La mañana
En una especie de abanicos de cartón colgaban las orejas con la sangre coagulada de los toros. Escrito a mano se leía dónde fueron conseguidas tal tarde de abril por aquel torero. El dueño del tenderete repetía muy serio que aquello eran piezas únicas para las peñas de aficionados.La multitud se apiña, por las mañanas, desde bien temprano, en los alrededores de la plaza. No importa que las taquillas permanezcan cerradas o que anuncien la imposibilidad de conseguir entradas. Aguantan horas y horas de pie. Forman, los varones, pequeños corros que los turistas miran ensimismados como parte indisoluble del espectáculo que se avecina por la tarde.
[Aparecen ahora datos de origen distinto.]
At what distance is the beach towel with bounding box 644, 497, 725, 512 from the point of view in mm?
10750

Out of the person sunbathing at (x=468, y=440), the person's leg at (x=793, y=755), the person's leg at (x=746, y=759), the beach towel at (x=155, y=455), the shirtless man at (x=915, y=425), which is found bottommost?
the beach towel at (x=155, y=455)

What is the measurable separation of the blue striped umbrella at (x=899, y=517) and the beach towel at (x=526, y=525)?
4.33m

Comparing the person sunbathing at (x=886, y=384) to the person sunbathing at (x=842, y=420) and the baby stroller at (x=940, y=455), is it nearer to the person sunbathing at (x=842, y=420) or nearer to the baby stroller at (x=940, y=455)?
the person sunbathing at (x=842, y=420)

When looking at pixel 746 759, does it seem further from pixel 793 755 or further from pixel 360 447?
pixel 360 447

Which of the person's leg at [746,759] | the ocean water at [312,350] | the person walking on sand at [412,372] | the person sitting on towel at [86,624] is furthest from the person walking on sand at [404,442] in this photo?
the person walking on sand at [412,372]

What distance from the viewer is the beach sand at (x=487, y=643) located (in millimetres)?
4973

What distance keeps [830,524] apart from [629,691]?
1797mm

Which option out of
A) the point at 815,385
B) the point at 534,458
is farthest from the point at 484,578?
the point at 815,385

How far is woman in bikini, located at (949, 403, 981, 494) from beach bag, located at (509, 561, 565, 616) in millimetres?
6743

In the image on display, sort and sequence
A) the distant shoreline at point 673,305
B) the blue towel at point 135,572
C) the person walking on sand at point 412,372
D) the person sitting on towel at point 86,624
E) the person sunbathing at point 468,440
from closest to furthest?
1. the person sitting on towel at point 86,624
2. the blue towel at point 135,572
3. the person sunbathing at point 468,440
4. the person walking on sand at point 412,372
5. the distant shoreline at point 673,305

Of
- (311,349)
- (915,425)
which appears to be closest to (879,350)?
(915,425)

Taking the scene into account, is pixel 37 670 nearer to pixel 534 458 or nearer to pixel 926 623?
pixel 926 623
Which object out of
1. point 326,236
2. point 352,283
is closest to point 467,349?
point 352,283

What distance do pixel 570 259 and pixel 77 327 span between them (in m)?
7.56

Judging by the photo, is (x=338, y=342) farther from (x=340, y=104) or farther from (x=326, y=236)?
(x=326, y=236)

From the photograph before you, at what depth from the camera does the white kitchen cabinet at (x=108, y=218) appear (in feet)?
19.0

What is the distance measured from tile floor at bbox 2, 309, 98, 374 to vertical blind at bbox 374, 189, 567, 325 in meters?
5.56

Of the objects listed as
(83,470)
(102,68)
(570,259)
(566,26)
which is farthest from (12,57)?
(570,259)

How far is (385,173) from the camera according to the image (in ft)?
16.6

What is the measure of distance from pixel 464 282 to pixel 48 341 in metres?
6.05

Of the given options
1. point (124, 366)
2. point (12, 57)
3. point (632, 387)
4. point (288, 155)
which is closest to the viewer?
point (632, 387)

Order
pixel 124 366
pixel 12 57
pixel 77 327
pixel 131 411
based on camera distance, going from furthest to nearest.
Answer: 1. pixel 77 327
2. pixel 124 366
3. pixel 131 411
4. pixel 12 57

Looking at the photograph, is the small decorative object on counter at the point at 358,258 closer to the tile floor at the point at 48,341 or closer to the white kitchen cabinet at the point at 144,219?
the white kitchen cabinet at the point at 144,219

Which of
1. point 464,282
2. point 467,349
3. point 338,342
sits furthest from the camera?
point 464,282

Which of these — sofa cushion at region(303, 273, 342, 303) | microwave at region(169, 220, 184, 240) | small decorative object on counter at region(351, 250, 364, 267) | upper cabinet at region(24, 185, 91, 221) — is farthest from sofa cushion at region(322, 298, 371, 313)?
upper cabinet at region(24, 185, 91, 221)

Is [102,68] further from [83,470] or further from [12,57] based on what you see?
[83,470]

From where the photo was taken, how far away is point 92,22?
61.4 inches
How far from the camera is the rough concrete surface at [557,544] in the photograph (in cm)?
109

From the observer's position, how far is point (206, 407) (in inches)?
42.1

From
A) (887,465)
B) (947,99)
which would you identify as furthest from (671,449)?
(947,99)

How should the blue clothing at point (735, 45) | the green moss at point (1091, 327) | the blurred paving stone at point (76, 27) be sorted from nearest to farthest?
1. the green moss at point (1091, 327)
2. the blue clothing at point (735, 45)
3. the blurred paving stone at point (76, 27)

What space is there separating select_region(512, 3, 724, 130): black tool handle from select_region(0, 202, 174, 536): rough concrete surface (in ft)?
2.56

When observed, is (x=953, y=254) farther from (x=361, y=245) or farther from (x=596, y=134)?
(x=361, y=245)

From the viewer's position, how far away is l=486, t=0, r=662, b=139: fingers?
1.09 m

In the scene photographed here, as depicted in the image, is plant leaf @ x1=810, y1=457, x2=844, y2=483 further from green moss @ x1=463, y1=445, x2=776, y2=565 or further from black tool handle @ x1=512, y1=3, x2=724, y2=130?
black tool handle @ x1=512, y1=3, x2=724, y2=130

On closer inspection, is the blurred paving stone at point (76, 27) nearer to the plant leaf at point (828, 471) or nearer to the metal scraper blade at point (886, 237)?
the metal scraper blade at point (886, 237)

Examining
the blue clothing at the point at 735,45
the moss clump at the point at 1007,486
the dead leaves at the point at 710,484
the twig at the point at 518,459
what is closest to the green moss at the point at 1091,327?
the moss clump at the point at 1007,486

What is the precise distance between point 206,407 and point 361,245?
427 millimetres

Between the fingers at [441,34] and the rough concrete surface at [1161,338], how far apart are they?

Sin más parecido con las Fallas que el hecho de que estén plantados, este gentío se convierte, cada año, en el primer anuncio de las fiestas.
Trajeados con pajarita y sombrero, pedigüeños, ganaderos venidos desde pueblos lejanos para arrimarse al ambiente de los toros en mayúscula merodean tras las rejas de la plaza. Aunque en sus rostros apenas se nota crispación, con su espera participan, a su modo, de lo que se vivirá en la arena pocas horas después. Dicen amar la fiesta de los toros y, seguramente, sus disputas siempre versarán sobre aquella faena tan gloriosa o sobre aquella otra tan indignante del matador equis al que unos denostarán para enfado de la otra parte.
Algunos se asoman y miran, atraídos incluso por el aspecto del ruedo vacío. A la espera de lo que suceda en la corrida, con su presencia, impenitente, parecen ejercer así la concentración y reflexión previa que, dicen, merece un toro de envergadura.
La mañanas falleras se diluyen entre ellos poco a poco a medida que se acerca la hora. Las cinco de la tarde.